*Selected excerpt:*
Last night I got some Good Chocolate bars so I can make World Peace Cookies if I wanna.

My yoga teacher and probably closest friend here is moving away, and I need to find something to do exercise-wise or my new clothes aren't going to fit. I suppose I could just walk around my neighborhood but depending on the time of day, I have to beware blistering sunlight or swarms of insects. It's hard to get a good pace going to NPR. I don't have an iPod, so I wear one of those headphone radio contraptions, and as ridiculous as that probably looks, I'd feel even sillier lugging around a Discman. I might as well strap an Atari console to my back.

What is really bothering me: A couple weeks ago I had an appointment to meet with an attorney, mostly to get advice about what to do for my pro bono client. This attorney works with my therapist, who had mentioned me to her and recommended that we meet.

It was less than helpful. Mostly, she just did not have time to meet with me. She took a phone call right after we sat down, and then we spoke a bit, and then suddenly she urgently had to take her paralegals out to lunch. I'm sure she didn't mean to be dismissive or discouraging. Honestly, it's the same problem I bump into over and over again: Almost nobody, particularly practicing lawyers, can get their brain around an unemployed lawyer. People just cannot believe it. My existence messes with their heads. This is precisely why I don't go to local bar meetings. I have not found a way to describe my situation--faraway law school, extended struggle with bar exam, finally licensed, can't find job--in a way that makes people understand it and react with any sort of warmth or empathy. People react with utter incredulity and I have no idea how to respond.

*Records supplied:*
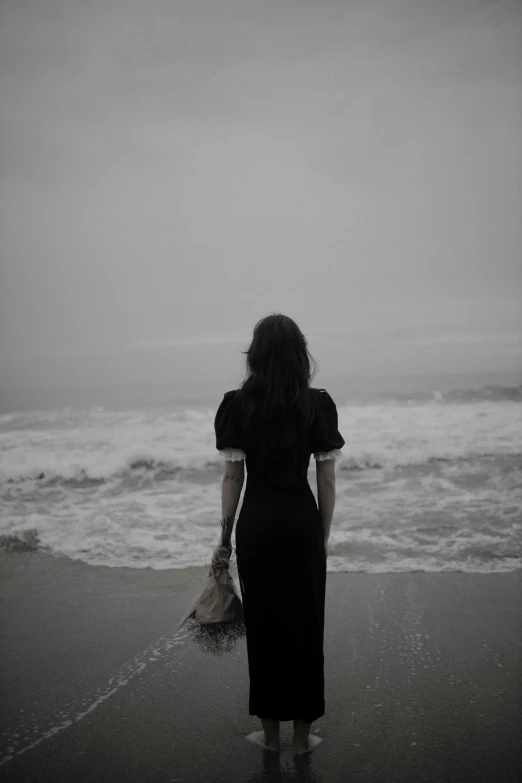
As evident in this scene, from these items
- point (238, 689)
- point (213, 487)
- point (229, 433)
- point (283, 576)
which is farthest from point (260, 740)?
point (213, 487)

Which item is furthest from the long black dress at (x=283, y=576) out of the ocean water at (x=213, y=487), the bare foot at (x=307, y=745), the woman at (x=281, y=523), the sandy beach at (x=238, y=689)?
the ocean water at (x=213, y=487)

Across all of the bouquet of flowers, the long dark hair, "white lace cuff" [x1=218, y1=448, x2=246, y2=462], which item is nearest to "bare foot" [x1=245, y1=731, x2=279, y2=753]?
the bouquet of flowers

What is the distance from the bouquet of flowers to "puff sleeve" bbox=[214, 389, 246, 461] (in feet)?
1.25

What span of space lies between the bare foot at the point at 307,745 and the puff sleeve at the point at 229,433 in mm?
1393

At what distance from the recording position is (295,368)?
8.33 ft

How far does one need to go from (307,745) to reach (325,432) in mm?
1503

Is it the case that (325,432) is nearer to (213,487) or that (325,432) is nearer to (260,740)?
(260,740)

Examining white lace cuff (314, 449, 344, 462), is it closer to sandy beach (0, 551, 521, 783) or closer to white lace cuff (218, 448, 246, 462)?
white lace cuff (218, 448, 246, 462)

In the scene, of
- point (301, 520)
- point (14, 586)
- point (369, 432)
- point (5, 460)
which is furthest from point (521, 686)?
point (369, 432)

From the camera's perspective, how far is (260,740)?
8.62 feet

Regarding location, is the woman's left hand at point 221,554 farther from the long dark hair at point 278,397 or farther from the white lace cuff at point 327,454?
the white lace cuff at point 327,454

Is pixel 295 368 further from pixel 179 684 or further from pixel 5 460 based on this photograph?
pixel 5 460

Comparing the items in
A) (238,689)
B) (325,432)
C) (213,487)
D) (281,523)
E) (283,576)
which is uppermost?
(325,432)

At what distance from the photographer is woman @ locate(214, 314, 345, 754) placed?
2518 mm
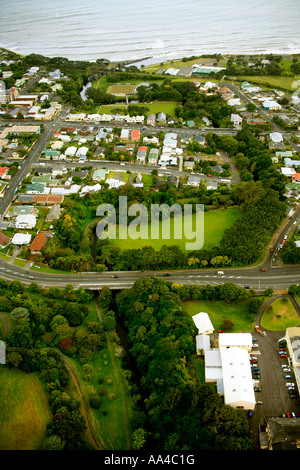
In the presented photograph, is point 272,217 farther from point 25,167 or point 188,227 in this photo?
point 25,167

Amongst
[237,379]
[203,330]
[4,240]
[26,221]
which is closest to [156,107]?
[26,221]

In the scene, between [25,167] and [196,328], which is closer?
[196,328]

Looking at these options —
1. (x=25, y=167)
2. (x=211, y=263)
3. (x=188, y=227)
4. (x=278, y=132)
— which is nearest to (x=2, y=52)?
(x=25, y=167)

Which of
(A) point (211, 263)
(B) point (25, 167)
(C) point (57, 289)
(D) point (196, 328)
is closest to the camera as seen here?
(D) point (196, 328)

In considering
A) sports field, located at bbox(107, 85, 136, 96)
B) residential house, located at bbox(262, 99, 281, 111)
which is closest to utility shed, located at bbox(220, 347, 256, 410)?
residential house, located at bbox(262, 99, 281, 111)
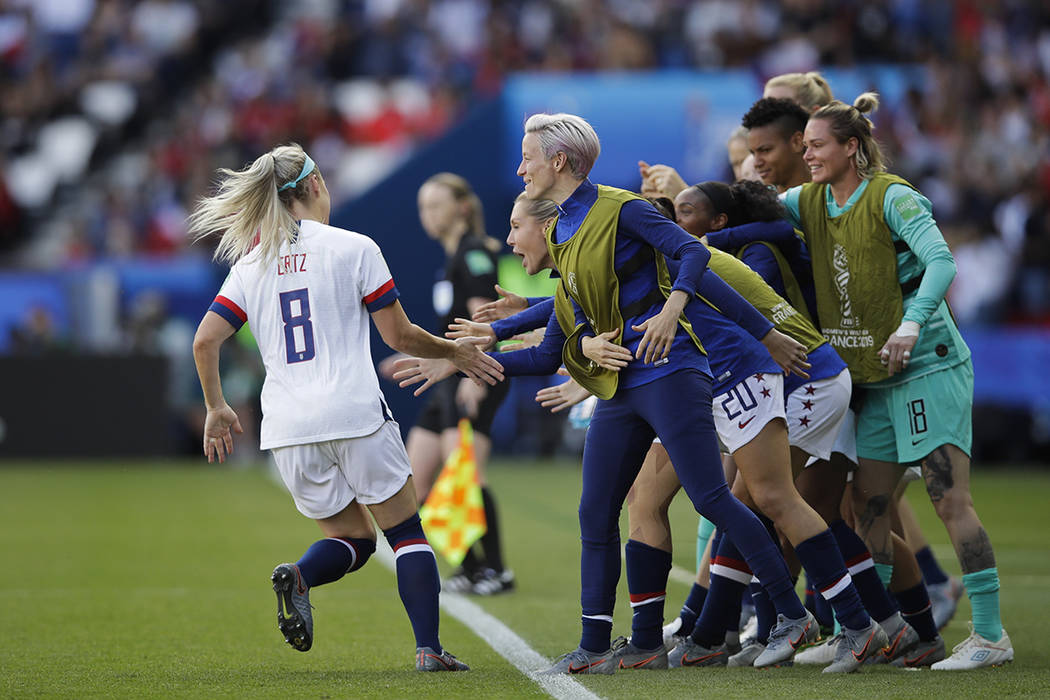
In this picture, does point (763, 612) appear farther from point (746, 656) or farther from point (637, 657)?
point (637, 657)

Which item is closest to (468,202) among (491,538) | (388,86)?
(491,538)

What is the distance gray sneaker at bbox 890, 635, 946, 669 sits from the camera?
5.54 m

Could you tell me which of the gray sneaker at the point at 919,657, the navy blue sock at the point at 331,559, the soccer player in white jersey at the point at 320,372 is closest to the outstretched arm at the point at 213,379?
the soccer player in white jersey at the point at 320,372

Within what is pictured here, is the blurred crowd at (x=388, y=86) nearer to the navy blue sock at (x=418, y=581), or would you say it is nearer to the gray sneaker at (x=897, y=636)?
the gray sneaker at (x=897, y=636)

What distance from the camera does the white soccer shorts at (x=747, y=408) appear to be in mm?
5293

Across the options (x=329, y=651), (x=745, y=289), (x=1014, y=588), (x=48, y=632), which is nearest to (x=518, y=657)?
(x=329, y=651)

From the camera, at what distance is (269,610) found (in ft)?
23.5

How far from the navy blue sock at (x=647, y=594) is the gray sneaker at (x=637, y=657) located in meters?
0.02

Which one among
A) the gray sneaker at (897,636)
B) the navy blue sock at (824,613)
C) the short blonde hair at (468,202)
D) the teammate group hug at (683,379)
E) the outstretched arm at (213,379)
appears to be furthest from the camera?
the short blonde hair at (468,202)

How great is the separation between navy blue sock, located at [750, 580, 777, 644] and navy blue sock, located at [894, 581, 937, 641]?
1.78 ft

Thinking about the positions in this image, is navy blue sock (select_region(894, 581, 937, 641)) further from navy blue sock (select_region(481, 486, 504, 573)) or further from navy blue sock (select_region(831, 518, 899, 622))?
navy blue sock (select_region(481, 486, 504, 573))

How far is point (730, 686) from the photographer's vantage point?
5008 millimetres

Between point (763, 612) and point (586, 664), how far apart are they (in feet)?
3.04

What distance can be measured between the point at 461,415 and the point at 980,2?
16051mm
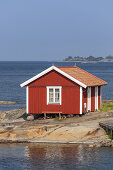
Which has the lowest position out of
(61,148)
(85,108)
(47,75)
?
(61,148)

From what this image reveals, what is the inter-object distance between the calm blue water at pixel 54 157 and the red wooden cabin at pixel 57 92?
18.5 feet

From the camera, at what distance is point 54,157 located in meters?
29.3

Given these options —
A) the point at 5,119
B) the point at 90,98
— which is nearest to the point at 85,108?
the point at 90,98

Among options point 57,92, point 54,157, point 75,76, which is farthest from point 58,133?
point 75,76

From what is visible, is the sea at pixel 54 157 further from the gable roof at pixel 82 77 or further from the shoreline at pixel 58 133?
the gable roof at pixel 82 77

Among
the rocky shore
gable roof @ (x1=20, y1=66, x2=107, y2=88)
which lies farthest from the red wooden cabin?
the rocky shore

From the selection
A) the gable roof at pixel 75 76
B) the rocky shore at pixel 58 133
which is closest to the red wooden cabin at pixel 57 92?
the gable roof at pixel 75 76

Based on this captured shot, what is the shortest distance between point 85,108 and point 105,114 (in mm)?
1494

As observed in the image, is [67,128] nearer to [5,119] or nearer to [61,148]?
[61,148]

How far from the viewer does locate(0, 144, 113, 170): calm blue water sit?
27411 millimetres

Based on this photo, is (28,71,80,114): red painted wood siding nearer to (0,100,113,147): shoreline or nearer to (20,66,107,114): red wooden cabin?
(20,66,107,114): red wooden cabin

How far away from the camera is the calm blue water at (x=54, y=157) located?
27411 millimetres

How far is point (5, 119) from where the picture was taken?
135 ft

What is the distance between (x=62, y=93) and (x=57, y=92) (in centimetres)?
44
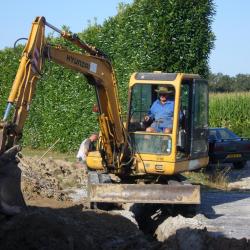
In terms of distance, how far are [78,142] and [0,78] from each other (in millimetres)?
4780

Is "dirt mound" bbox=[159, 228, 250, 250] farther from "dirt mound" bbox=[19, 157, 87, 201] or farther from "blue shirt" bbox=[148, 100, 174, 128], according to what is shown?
"dirt mound" bbox=[19, 157, 87, 201]

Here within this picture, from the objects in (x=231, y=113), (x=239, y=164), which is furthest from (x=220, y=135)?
(x=231, y=113)

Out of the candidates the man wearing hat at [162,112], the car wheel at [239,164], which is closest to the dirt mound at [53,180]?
the man wearing hat at [162,112]

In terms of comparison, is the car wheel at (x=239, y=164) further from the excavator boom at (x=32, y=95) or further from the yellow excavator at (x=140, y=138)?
the excavator boom at (x=32, y=95)

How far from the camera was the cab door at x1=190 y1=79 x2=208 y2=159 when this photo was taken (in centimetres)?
1188

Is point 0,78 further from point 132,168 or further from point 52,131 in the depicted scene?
point 132,168

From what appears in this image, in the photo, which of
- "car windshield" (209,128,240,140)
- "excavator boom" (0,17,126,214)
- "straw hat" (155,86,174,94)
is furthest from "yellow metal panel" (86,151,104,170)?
"car windshield" (209,128,240,140)

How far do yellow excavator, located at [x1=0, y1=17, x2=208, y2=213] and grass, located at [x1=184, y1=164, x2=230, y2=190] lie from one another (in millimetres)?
3653

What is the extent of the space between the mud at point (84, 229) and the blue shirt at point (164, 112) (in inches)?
67.9

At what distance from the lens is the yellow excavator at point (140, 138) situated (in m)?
10.6

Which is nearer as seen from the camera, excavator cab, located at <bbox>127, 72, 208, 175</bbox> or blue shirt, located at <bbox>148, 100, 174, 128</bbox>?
excavator cab, located at <bbox>127, 72, 208, 175</bbox>

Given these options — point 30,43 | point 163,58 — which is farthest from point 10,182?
point 163,58

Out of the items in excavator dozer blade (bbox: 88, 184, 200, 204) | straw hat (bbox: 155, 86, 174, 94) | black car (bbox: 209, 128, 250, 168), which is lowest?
excavator dozer blade (bbox: 88, 184, 200, 204)

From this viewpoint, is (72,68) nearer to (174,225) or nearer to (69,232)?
(174,225)
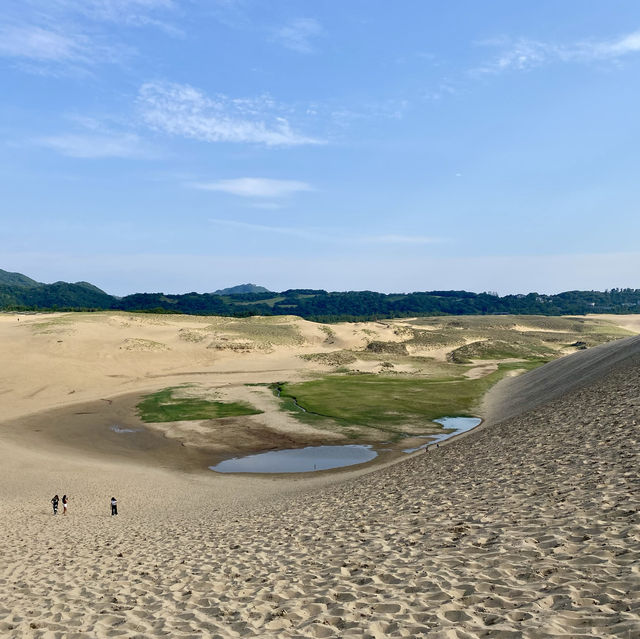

*Activities:*
[1] Transcribe the stretch of the personal blog entry from "Last night I" through "that we meet.".
[2] Pick up the personal blog entry about exercise and the meeting with an attorney where its last sentence ends, and keep writing it.

*Responses by item number:*
[1]
Last night I got some Good Chocolate bars so I can make World Peace Cookies if I wanna.

My yoga teacher and probably closest friend here is moving away, and I need to find something to do exercise-wise or my new clothes aren't going to fit. I suppose I could just walk around my neighborhood but depending on the time of day, I have to beware blistering sunlight or swarms of insects. It's hard to get a good pace going to NPR. I don't have an iPod, so I wear one of those headphone radio contraptions, and as ridiculous as that probably looks, I'd feel even sillier lugging around a Discman. I might as well strap an Atari console to my back.

What is really bothering me: A couple weeks ago I had an appointment to meet with an attorney, mostly to get advice about what to do for my pro bono client. This attorney works with my therapist, who had mentioned me to her and recommended that we meet.

[2]
If anything, meeting this lady--who just happens to look like a dang supermodel--made me feel even more awkward and incompetent, and even less equipped to deal. I'd spent the previous week applying for an internship in public-interest law, for law students and licensed attorneys, and had written all these essays about my much-vaunted experience, and how I'd gone to law school to Help People, and was finally feeling sorta motivated again...and now I'm back to wondering why I bothered applying, because I haven't heard anything yet and I'm not sure they're even going to consider me.

My part-time job, at the Day Spa for Overly Entitled Women and Occasionally Their Spouses, is...probably best not discussed here. Sigh.